CMS advised that the slides from the webinar will be available on the CMS website next week. If you have any questions, please contact Dan Anders at (888) 331-4941 or daniel.anders@towermsa.com.

 

 

NAMSAP Bulletin Highlights Meeting with CMS on Liability MSA Reviews

August 16, 2018

man holding transparent icons of people with stakeholder in the center

Recently, the National Alliance of Medicare Set-Aside Professionals (NAMSAP) released a Special Edition Bulletin providing insight into a meeting between CMS and NAMSAP representatives on the topic of the planned expansion of the Workers’ Compensation MSA review process to liability MSA Reviews.  NAMSAP’s April 2018 meeting was one of several with stakeholder organizations.

Your writer was one of the NAMSAP representatives who had the privilege of meeting with CMS to hear and discuss how such a Liability MSA Reviews may work.   Mr. Tom Stanley, the Co-Chair of NAMSAP’s Liability Committee provided a summary of the following meeting highlights in the bulletin:

  • CMS stated they have an 18-month timeframe (from April 2018) before it rolls out a LMSA Review program.
  • The program would be voluntary.
  • CMS has indicated that their enforcement mechanism is the denial of services.
  • CMS felt strongly that the injured party must receive something (free and clear) through settlement.
  • CMS would not review an LMSA until Settlement has been reached.
  • CMS feels a LMSA is exclusively the responsibility of the plaintiff.
  • Regarding LMSA’s, CMS made it clear that the defendant(s), and their insurers, are not a target.
  • Medicare pricing of services was discussed.
  • CMS does not feel it can mandate professional administration.
  • CMS would publish a LMSA Reference Guide.
  • Eligibility remains the same as the current WCMSA system – Medicare beneficiaries or injured parties who have a reasonable expectation of Medicare eligibility within 30 months. Per statute, Medicare’s interest must be considered in every claim.
  • A workload threshold of $250,000 is anticipated – “NO SAFE HARBOR”. This level mirrors the $25,000 workload threshold for WCMSA’s.
  • For settlements between $250,000 and $750,000 threshold, CMS approval is available and encouraged by CMS. CMS would apply “a formula” to determine the LMSA amount. Starting with the total settlement amount, CMS would subtract certain expenses and apply the discount factor to total settlement.
  • Above $750,000 level is a full commutation. A traditional MSA would be prepared and, if submitted to CMS, evaluated by CMS for adequacy.

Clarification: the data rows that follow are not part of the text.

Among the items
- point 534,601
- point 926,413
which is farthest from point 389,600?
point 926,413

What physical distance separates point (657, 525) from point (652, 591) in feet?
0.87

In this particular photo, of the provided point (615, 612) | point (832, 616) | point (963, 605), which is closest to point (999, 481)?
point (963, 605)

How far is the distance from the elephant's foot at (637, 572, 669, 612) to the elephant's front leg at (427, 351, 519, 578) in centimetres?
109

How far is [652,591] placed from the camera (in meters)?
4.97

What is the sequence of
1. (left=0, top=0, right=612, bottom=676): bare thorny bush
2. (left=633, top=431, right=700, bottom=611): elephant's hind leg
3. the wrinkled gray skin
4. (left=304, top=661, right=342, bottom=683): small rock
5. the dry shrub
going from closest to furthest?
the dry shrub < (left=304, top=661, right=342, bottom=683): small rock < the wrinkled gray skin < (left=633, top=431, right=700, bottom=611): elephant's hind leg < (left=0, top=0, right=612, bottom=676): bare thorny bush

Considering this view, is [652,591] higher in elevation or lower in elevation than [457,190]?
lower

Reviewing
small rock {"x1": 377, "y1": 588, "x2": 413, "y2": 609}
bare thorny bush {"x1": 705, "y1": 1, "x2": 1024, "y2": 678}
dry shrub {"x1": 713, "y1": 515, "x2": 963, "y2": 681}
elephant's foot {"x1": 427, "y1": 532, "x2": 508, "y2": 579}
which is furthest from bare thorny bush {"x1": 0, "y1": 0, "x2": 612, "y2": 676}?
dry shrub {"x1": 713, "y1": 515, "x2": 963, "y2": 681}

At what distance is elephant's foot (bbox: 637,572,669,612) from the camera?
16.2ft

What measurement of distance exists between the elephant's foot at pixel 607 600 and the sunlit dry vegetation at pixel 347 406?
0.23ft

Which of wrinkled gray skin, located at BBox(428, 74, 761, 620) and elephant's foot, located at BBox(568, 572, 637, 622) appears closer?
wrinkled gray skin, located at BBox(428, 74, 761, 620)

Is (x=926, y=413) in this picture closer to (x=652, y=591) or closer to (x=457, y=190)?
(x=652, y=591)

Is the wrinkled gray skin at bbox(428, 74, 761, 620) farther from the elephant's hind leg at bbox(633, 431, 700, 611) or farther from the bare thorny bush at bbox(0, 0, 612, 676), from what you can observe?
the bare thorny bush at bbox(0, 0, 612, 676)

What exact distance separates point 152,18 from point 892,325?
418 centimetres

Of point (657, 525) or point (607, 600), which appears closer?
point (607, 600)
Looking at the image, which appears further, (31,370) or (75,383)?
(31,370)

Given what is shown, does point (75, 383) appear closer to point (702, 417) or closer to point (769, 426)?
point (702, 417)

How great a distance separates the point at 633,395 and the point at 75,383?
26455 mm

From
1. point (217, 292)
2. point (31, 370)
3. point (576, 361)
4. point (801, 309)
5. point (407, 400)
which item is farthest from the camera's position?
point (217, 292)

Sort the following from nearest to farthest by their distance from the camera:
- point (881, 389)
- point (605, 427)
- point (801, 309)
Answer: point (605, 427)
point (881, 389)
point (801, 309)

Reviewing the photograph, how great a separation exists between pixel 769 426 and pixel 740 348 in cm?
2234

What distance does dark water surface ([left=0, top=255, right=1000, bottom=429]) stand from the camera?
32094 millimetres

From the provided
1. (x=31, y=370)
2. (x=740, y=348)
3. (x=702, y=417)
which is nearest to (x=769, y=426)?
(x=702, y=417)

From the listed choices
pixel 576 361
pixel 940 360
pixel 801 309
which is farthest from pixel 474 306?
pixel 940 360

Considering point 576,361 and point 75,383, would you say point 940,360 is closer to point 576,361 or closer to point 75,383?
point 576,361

As Mr. Stanley advised, “everything discussed in the meeting was subject to change and related to liability Medicare Set-Asides only.”  I would like to emphasize that point as well.  You should not in anyway take the above points as final, rather they are points of discussion as CMS continues to listen to stakeholders and assess the best method for protecting Medicare’s interests in post-liability settlement injury-related medical.

Importantly, CMS realizes that in protecting those interests an eventual voluntary LMSA review process must continue to provide an incentive for the parties to settle their case.   Consequently, some type of apportionment to ensure the plaintiff receives a portion of the settlement monies is expected in any final review process.

NAMSAP will to continue to dialogue with CMS and also discuss with its membership, both through a webinar and at the annual conference, the points presented by CMS.  Given the launch of a CMS LMSA review process is not expected for some time, Tower MSA Partners will shortly be releasing a white paper on best practices for addressing future medicals in liability settlements.